My mistake, happy Chinese new year to all readers!

From Gerard Tan
Posted on February 18, 2007 at 11:24 AM
Gong Xi Fa Cai
to you too!
From Ray Randall
Posted on February 18, 2007 at 2:20 PM
My assignment after the lesson two days ago was to record myself. It's like jumping into a cold ocean to swim. I'm going to do it, but it takes courage.
My hearing sucks from 50 years of flying everything from high performance fighters, NASA goodies, TWA 727's, and junk. Appreciate the hearing you have and take care of it. I rely on two hearing aids and, believe me, it's not fun.
From Sheila Ganapathy
Posted on February 18, 2007 at 4:45 PM
When I was in school a year or two ago a woman did a presentation on how to help the deaf learn music and what types of instruments would be suited for them.
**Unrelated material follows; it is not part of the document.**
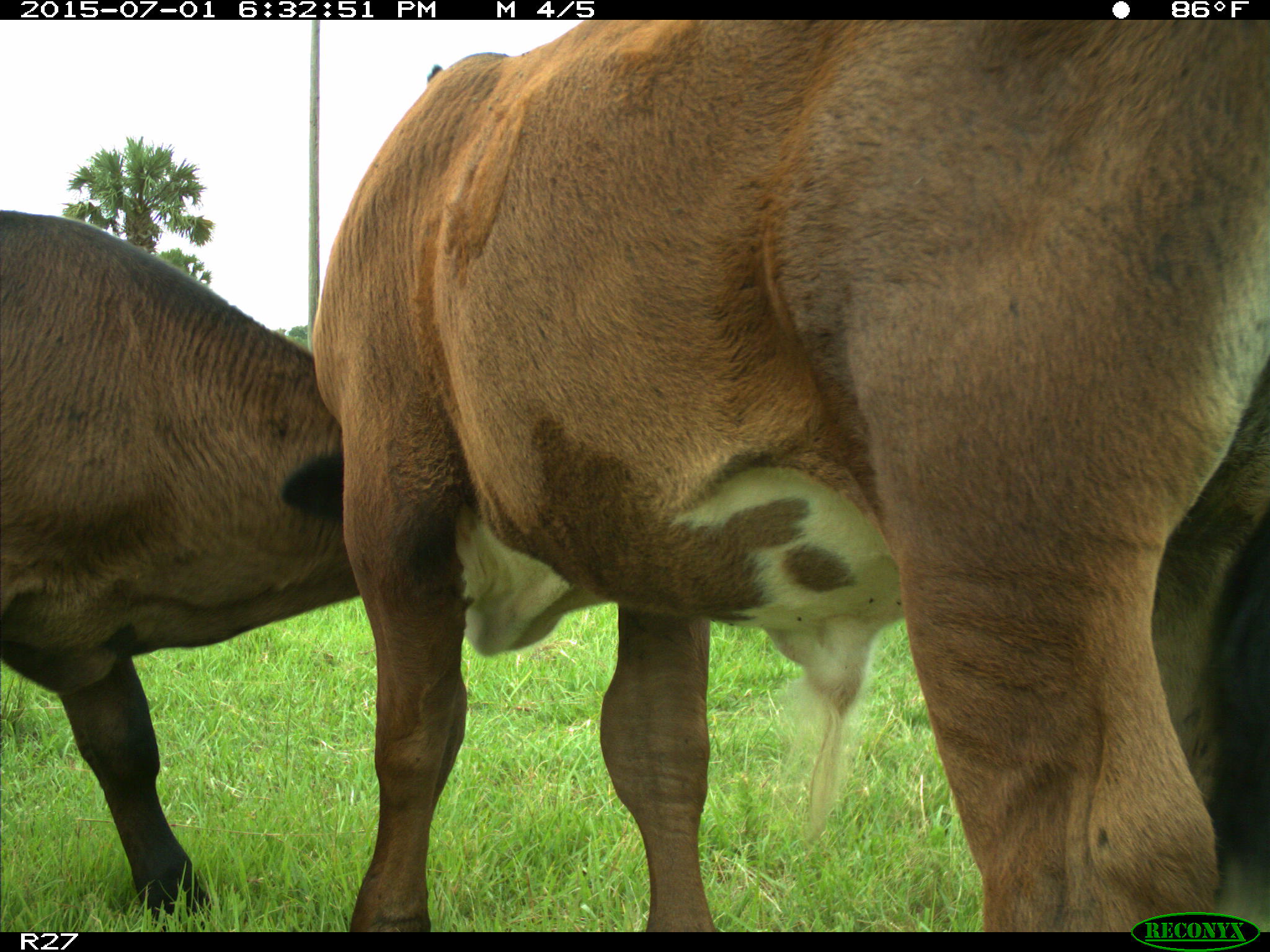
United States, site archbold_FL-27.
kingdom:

It makes you appreciate things more to realize that it's harder for them.
From Liz Farley Metzger
Posted on February 19, 2007 at 9:07 PM
It is probably worth mentioning, in case any readers are not already aware of it, that the term "deaf" covers a wide range of hearing disabilities.

Many deaf people have some hearing ability (can hear music if it's loud enough or in the right range), but not enough to function as a 'hearing' person would.

Others (like my brother-in-law) are totally deaf, with no ability to hear whatsoever. Vibrations can be felt by the rest of the body even when the ears don't work, though.

The term 'deaf' also often includes how deeply the individual in question is involved in deaf culture and the deaf community (some parents want their children to be more mainstreamed and less involved with the deaf community).

It's very cool to hear about the broader music community being interested in music for the deaf.

From John Chew
Posted on February 20, 2007 at 2:39 AM
Happy New Year to you (from your fellow Chinese V.commer in NYC!)